Start date: March 2011
Phase: Phase 1
Study type: Observational

The innate immune response is the first line of defense against invading pathogens. Ideally, the inflammatory response is tightly regulated leading to both adequate protection to invading pathogens as well as limitation of an exuberant or unwanted immune response such as seen in sepsis or auto-immune diseases. It has become increasingly clear that the autonomic nervous system (ANS) and the innate immune response are intimately linked. Activation of the sympathetic division of ANS dampens inflammation via β2-adrenoceptors. On the other hand, in some cases, sympathetic drive can also stimulate the inflammatory response via α2-adrenoceptors. The parasympathetic branch of the ANS modulates the inflammatory response as well, since it was discovered that electrical stimulation of the efferent vagus nerve in rats greatly inhibits the innate immune response. Generally, the ANS is regarded as pure autonomic which can not be influenced by behavior. However, trough special concentration/mediation techniques mastered by certain individuals, it might be possible to modulate ANS activity.
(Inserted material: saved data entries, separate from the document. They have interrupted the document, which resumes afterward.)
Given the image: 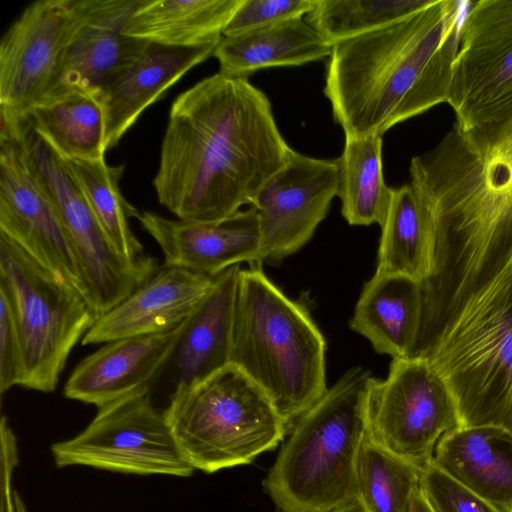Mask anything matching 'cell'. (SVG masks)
I'll return each mask as SVG.
<instances>
[{
  "label": "cell",
  "mask_w": 512,
  "mask_h": 512,
  "mask_svg": "<svg viewBox=\"0 0 512 512\" xmlns=\"http://www.w3.org/2000/svg\"><path fill=\"white\" fill-rule=\"evenodd\" d=\"M217 45L183 48L149 42L140 57L99 95L105 113L106 151L119 142L148 106L211 56Z\"/></svg>",
  "instance_id": "19"
},
{
  "label": "cell",
  "mask_w": 512,
  "mask_h": 512,
  "mask_svg": "<svg viewBox=\"0 0 512 512\" xmlns=\"http://www.w3.org/2000/svg\"><path fill=\"white\" fill-rule=\"evenodd\" d=\"M367 423L374 442L423 469L440 438L460 427L452 392L421 357L394 358L385 379L372 376Z\"/></svg>",
  "instance_id": "10"
},
{
  "label": "cell",
  "mask_w": 512,
  "mask_h": 512,
  "mask_svg": "<svg viewBox=\"0 0 512 512\" xmlns=\"http://www.w3.org/2000/svg\"><path fill=\"white\" fill-rule=\"evenodd\" d=\"M423 358L452 392L460 427L512 432V261Z\"/></svg>",
  "instance_id": "7"
},
{
  "label": "cell",
  "mask_w": 512,
  "mask_h": 512,
  "mask_svg": "<svg viewBox=\"0 0 512 512\" xmlns=\"http://www.w3.org/2000/svg\"><path fill=\"white\" fill-rule=\"evenodd\" d=\"M58 467L90 466L141 475L190 476L164 412L143 390L98 408L90 424L75 437L51 447Z\"/></svg>",
  "instance_id": "11"
},
{
  "label": "cell",
  "mask_w": 512,
  "mask_h": 512,
  "mask_svg": "<svg viewBox=\"0 0 512 512\" xmlns=\"http://www.w3.org/2000/svg\"><path fill=\"white\" fill-rule=\"evenodd\" d=\"M25 362L22 337L14 302L8 288L0 282V392L23 386Z\"/></svg>",
  "instance_id": "34"
},
{
  "label": "cell",
  "mask_w": 512,
  "mask_h": 512,
  "mask_svg": "<svg viewBox=\"0 0 512 512\" xmlns=\"http://www.w3.org/2000/svg\"><path fill=\"white\" fill-rule=\"evenodd\" d=\"M292 150L266 94L218 72L173 101L153 186L179 220L218 221L250 204Z\"/></svg>",
  "instance_id": "1"
},
{
  "label": "cell",
  "mask_w": 512,
  "mask_h": 512,
  "mask_svg": "<svg viewBox=\"0 0 512 512\" xmlns=\"http://www.w3.org/2000/svg\"><path fill=\"white\" fill-rule=\"evenodd\" d=\"M409 171L435 226L426 284L469 299L512 261V112L469 129L454 125Z\"/></svg>",
  "instance_id": "2"
},
{
  "label": "cell",
  "mask_w": 512,
  "mask_h": 512,
  "mask_svg": "<svg viewBox=\"0 0 512 512\" xmlns=\"http://www.w3.org/2000/svg\"><path fill=\"white\" fill-rule=\"evenodd\" d=\"M21 128L22 122L19 128L0 134V234L86 297L64 226L26 160Z\"/></svg>",
  "instance_id": "13"
},
{
  "label": "cell",
  "mask_w": 512,
  "mask_h": 512,
  "mask_svg": "<svg viewBox=\"0 0 512 512\" xmlns=\"http://www.w3.org/2000/svg\"><path fill=\"white\" fill-rule=\"evenodd\" d=\"M484 500L512 512V432L494 425L458 427L438 441L431 461Z\"/></svg>",
  "instance_id": "20"
},
{
  "label": "cell",
  "mask_w": 512,
  "mask_h": 512,
  "mask_svg": "<svg viewBox=\"0 0 512 512\" xmlns=\"http://www.w3.org/2000/svg\"><path fill=\"white\" fill-rule=\"evenodd\" d=\"M242 0H140L123 33L171 47L217 45Z\"/></svg>",
  "instance_id": "24"
},
{
  "label": "cell",
  "mask_w": 512,
  "mask_h": 512,
  "mask_svg": "<svg viewBox=\"0 0 512 512\" xmlns=\"http://www.w3.org/2000/svg\"><path fill=\"white\" fill-rule=\"evenodd\" d=\"M187 319L169 330L104 343L74 368L64 386V396L100 408L150 390L174 356Z\"/></svg>",
  "instance_id": "16"
},
{
  "label": "cell",
  "mask_w": 512,
  "mask_h": 512,
  "mask_svg": "<svg viewBox=\"0 0 512 512\" xmlns=\"http://www.w3.org/2000/svg\"><path fill=\"white\" fill-rule=\"evenodd\" d=\"M137 219L161 248L165 266L215 277L242 262H261L259 220L251 206L214 222L172 220L150 211Z\"/></svg>",
  "instance_id": "15"
},
{
  "label": "cell",
  "mask_w": 512,
  "mask_h": 512,
  "mask_svg": "<svg viewBox=\"0 0 512 512\" xmlns=\"http://www.w3.org/2000/svg\"><path fill=\"white\" fill-rule=\"evenodd\" d=\"M215 277L163 266L111 310L101 315L82 345L158 333L184 322L213 286Z\"/></svg>",
  "instance_id": "18"
},
{
  "label": "cell",
  "mask_w": 512,
  "mask_h": 512,
  "mask_svg": "<svg viewBox=\"0 0 512 512\" xmlns=\"http://www.w3.org/2000/svg\"><path fill=\"white\" fill-rule=\"evenodd\" d=\"M261 264L240 271L229 364L266 394L291 430L328 389L326 341L307 307L287 297Z\"/></svg>",
  "instance_id": "4"
},
{
  "label": "cell",
  "mask_w": 512,
  "mask_h": 512,
  "mask_svg": "<svg viewBox=\"0 0 512 512\" xmlns=\"http://www.w3.org/2000/svg\"><path fill=\"white\" fill-rule=\"evenodd\" d=\"M512 47V0L472 2L466 13L458 51L489 52Z\"/></svg>",
  "instance_id": "32"
},
{
  "label": "cell",
  "mask_w": 512,
  "mask_h": 512,
  "mask_svg": "<svg viewBox=\"0 0 512 512\" xmlns=\"http://www.w3.org/2000/svg\"><path fill=\"white\" fill-rule=\"evenodd\" d=\"M420 490L432 512H508L472 493L432 462L423 469Z\"/></svg>",
  "instance_id": "33"
},
{
  "label": "cell",
  "mask_w": 512,
  "mask_h": 512,
  "mask_svg": "<svg viewBox=\"0 0 512 512\" xmlns=\"http://www.w3.org/2000/svg\"><path fill=\"white\" fill-rule=\"evenodd\" d=\"M461 129L499 120L512 112V47L458 51L447 102Z\"/></svg>",
  "instance_id": "26"
},
{
  "label": "cell",
  "mask_w": 512,
  "mask_h": 512,
  "mask_svg": "<svg viewBox=\"0 0 512 512\" xmlns=\"http://www.w3.org/2000/svg\"><path fill=\"white\" fill-rule=\"evenodd\" d=\"M16 512H26L25 507L17 493L14 494Z\"/></svg>",
  "instance_id": "39"
},
{
  "label": "cell",
  "mask_w": 512,
  "mask_h": 512,
  "mask_svg": "<svg viewBox=\"0 0 512 512\" xmlns=\"http://www.w3.org/2000/svg\"><path fill=\"white\" fill-rule=\"evenodd\" d=\"M66 161L115 251L129 261L146 259L149 255L145 254L129 223L130 218H137L140 212L125 200L119 186L125 166H110L105 158Z\"/></svg>",
  "instance_id": "29"
},
{
  "label": "cell",
  "mask_w": 512,
  "mask_h": 512,
  "mask_svg": "<svg viewBox=\"0 0 512 512\" xmlns=\"http://www.w3.org/2000/svg\"><path fill=\"white\" fill-rule=\"evenodd\" d=\"M472 2L432 0L377 30L333 44L324 94L345 135H382L447 103Z\"/></svg>",
  "instance_id": "3"
},
{
  "label": "cell",
  "mask_w": 512,
  "mask_h": 512,
  "mask_svg": "<svg viewBox=\"0 0 512 512\" xmlns=\"http://www.w3.org/2000/svg\"><path fill=\"white\" fill-rule=\"evenodd\" d=\"M338 190V159L292 150L249 204L259 220L261 262L277 265L301 249L326 217Z\"/></svg>",
  "instance_id": "14"
},
{
  "label": "cell",
  "mask_w": 512,
  "mask_h": 512,
  "mask_svg": "<svg viewBox=\"0 0 512 512\" xmlns=\"http://www.w3.org/2000/svg\"><path fill=\"white\" fill-rule=\"evenodd\" d=\"M317 0H242L223 30L235 36L284 20L304 17Z\"/></svg>",
  "instance_id": "35"
},
{
  "label": "cell",
  "mask_w": 512,
  "mask_h": 512,
  "mask_svg": "<svg viewBox=\"0 0 512 512\" xmlns=\"http://www.w3.org/2000/svg\"><path fill=\"white\" fill-rule=\"evenodd\" d=\"M327 42L305 19L292 18L235 36H222L213 55L219 73L247 78L269 67L300 66L329 57Z\"/></svg>",
  "instance_id": "23"
},
{
  "label": "cell",
  "mask_w": 512,
  "mask_h": 512,
  "mask_svg": "<svg viewBox=\"0 0 512 512\" xmlns=\"http://www.w3.org/2000/svg\"><path fill=\"white\" fill-rule=\"evenodd\" d=\"M21 143L36 179L56 209L82 272L86 298L99 317L114 308L159 269L148 256L129 261L118 254L99 226L89 203L62 159L23 119Z\"/></svg>",
  "instance_id": "9"
},
{
  "label": "cell",
  "mask_w": 512,
  "mask_h": 512,
  "mask_svg": "<svg viewBox=\"0 0 512 512\" xmlns=\"http://www.w3.org/2000/svg\"><path fill=\"white\" fill-rule=\"evenodd\" d=\"M412 512H432L421 491L418 493L414 501Z\"/></svg>",
  "instance_id": "38"
},
{
  "label": "cell",
  "mask_w": 512,
  "mask_h": 512,
  "mask_svg": "<svg viewBox=\"0 0 512 512\" xmlns=\"http://www.w3.org/2000/svg\"><path fill=\"white\" fill-rule=\"evenodd\" d=\"M26 118L62 159L105 158V113L99 96L65 91L35 104Z\"/></svg>",
  "instance_id": "27"
},
{
  "label": "cell",
  "mask_w": 512,
  "mask_h": 512,
  "mask_svg": "<svg viewBox=\"0 0 512 512\" xmlns=\"http://www.w3.org/2000/svg\"><path fill=\"white\" fill-rule=\"evenodd\" d=\"M423 468L393 454L368 434L357 463L358 499L367 512H412Z\"/></svg>",
  "instance_id": "30"
},
{
  "label": "cell",
  "mask_w": 512,
  "mask_h": 512,
  "mask_svg": "<svg viewBox=\"0 0 512 512\" xmlns=\"http://www.w3.org/2000/svg\"><path fill=\"white\" fill-rule=\"evenodd\" d=\"M92 0L29 4L0 44V113L24 118L55 88L69 44Z\"/></svg>",
  "instance_id": "12"
},
{
  "label": "cell",
  "mask_w": 512,
  "mask_h": 512,
  "mask_svg": "<svg viewBox=\"0 0 512 512\" xmlns=\"http://www.w3.org/2000/svg\"><path fill=\"white\" fill-rule=\"evenodd\" d=\"M381 229L375 273L406 276L420 284L426 280L434 263L435 226L411 184L393 188Z\"/></svg>",
  "instance_id": "25"
},
{
  "label": "cell",
  "mask_w": 512,
  "mask_h": 512,
  "mask_svg": "<svg viewBox=\"0 0 512 512\" xmlns=\"http://www.w3.org/2000/svg\"><path fill=\"white\" fill-rule=\"evenodd\" d=\"M330 512H367L363 503L357 499L349 504L338 507Z\"/></svg>",
  "instance_id": "37"
},
{
  "label": "cell",
  "mask_w": 512,
  "mask_h": 512,
  "mask_svg": "<svg viewBox=\"0 0 512 512\" xmlns=\"http://www.w3.org/2000/svg\"><path fill=\"white\" fill-rule=\"evenodd\" d=\"M421 321L420 283L406 276L375 273L362 289L349 326L377 353L394 359L411 356Z\"/></svg>",
  "instance_id": "22"
},
{
  "label": "cell",
  "mask_w": 512,
  "mask_h": 512,
  "mask_svg": "<svg viewBox=\"0 0 512 512\" xmlns=\"http://www.w3.org/2000/svg\"><path fill=\"white\" fill-rule=\"evenodd\" d=\"M371 378L349 369L293 423L263 481L277 512H330L358 499Z\"/></svg>",
  "instance_id": "5"
},
{
  "label": "cell",
  "mask_w": 512,
  "mask_h": 512,
  "mask_svg": "<svg viewBox=\"0 0 512 512\" xmlns=\"http://www.w3.org/2000/svg\"><path fill=\"white\" fill-rule=\"evenodd\" d=\"M0 282L11 293L22 337V387L52 392L71 351L99 315L80 290L55 277L2 234Z\"/></svg>",
  "instance_id": "8"
},
{
  "label": "cell",
  "mask_w": 512,
  "mask_h": 512,
  "mask_svg": "<svg viewBox=\"0 0 512 512\" xmlns=\"http://www.w3.org/2000/svg\"><path fill=\"white\" fill-rule=\"evenodd\" d=\"M338 163L337 196L345 220L355 226H382L393 190L383 176L382 135H345Z\"/></svg>",
  "instance_id": "28"
},
{
  "label": "cell",
  "mask_w": 512,
  "mask_h": 512,
  "mask_svg": "<svg viewBox=\"0 0 512 512\" xmlns=\"http://www.w3.org/2000/svg\"><path fill=\"white\" fill-rule=\"evenodd\" d=\"M164 415L183 458L206 473L249 464L290 431L266 394L232 364L175 388Z\"/></svg>",
  "instance_id": "6"
},
{
  "label": "cell",
  "mask_w": 512,
  "mask_h": 512,
  "mask_svg": "<svg viewBox=\"0 0 512 512\" xmlns=\"http://www.w3.org/2000/svg\"><path fill=\"white\" fill-rule=\"evenodd\" d=\"M240 265L215 276L213 286L186 322L174 356L175 388L196 384L230 363Z\"/></svg>",
  "instance_id": "21"
},
{
  "label": "cell",
  "mask_w": 512,
  "mask_h": 512,
  "mask_svg": "<svg viewBox=\"0 0 512 512\" xmlns=\"http://www.w3.org/2000/svg\"><path fill=\"white\" fill-rule=\"evenodd\" d=\"M1 468H0V512H16L15 498L11 490L12 472L17 465V447L13 431L7 419L2 417L0 424Z\"/></svg>",
  "instance_id": "36"
},
{
  "label": "cell",
  "mask_w": 512,
  "mask_h": 512,
  "mask_svg": "<svg viewBox=\"0 0 512 512\" xmlns=\"http://www.w3.org/2000/svg\"><path fill=\"white\" fill-rule=\"evenodd\" d=\"M139 2L92 0L69 44L59 80L46 98L70 90L99 96L140 57L149 42L123 33Z\"/></svg>",
  "instance_id": "17"
},
{
  "label": "cell",
  "mask_w": 512,
  "mask_h": 512,
  "mask_svg": "<svg viewBox=\"0 0 512 512\" xmlns=\"http://www.w3.org/2000/svg\"><path fill=\"white\" fill-rule=\"evenodd\" d=\"M432 0H317L306 21L330 44L396 22Z\"/></svg>",
  "instance_id": "31"
}]
</instances>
In addition, recent unpublished findings indicate that these concentration/meditation techniques can also influence the inflammatory response ex vivo. In this study the investigators wish to investigate the effect of concentration/meditation on the innate immune response in vivo. In addition the investigators wish to elucidate the mechanism via which this effect is mediated. The investigators aim to use the so called human endotoxemia model. This model permits elucidation of key players in the immune response to a gram negative stimulus in vivo, therefore serving as a useful tool to investigate potential novel therapeutic strategies in a standardized setting. Objectives: Primary objective: The primary objective of the study is to determine the effect of concentration/meditation on the innate immune response induced by a lipopolysaccharide (LPS) challenge. Secondary Objective(s): 1. To determine the effects of concentration/meditation on ANS activity. Electroencephalography (EEG), heart-rate variability (HRV), muscle sympathetic nerve activity and plasma concentrations of catecholamines will be measured for this purpose. 2. To determine if concentration/meditation can attenuate (subclinical) renal damage known to occur during human endotoxemia, markers of proximal and distal tubular damage will be measured at various time points.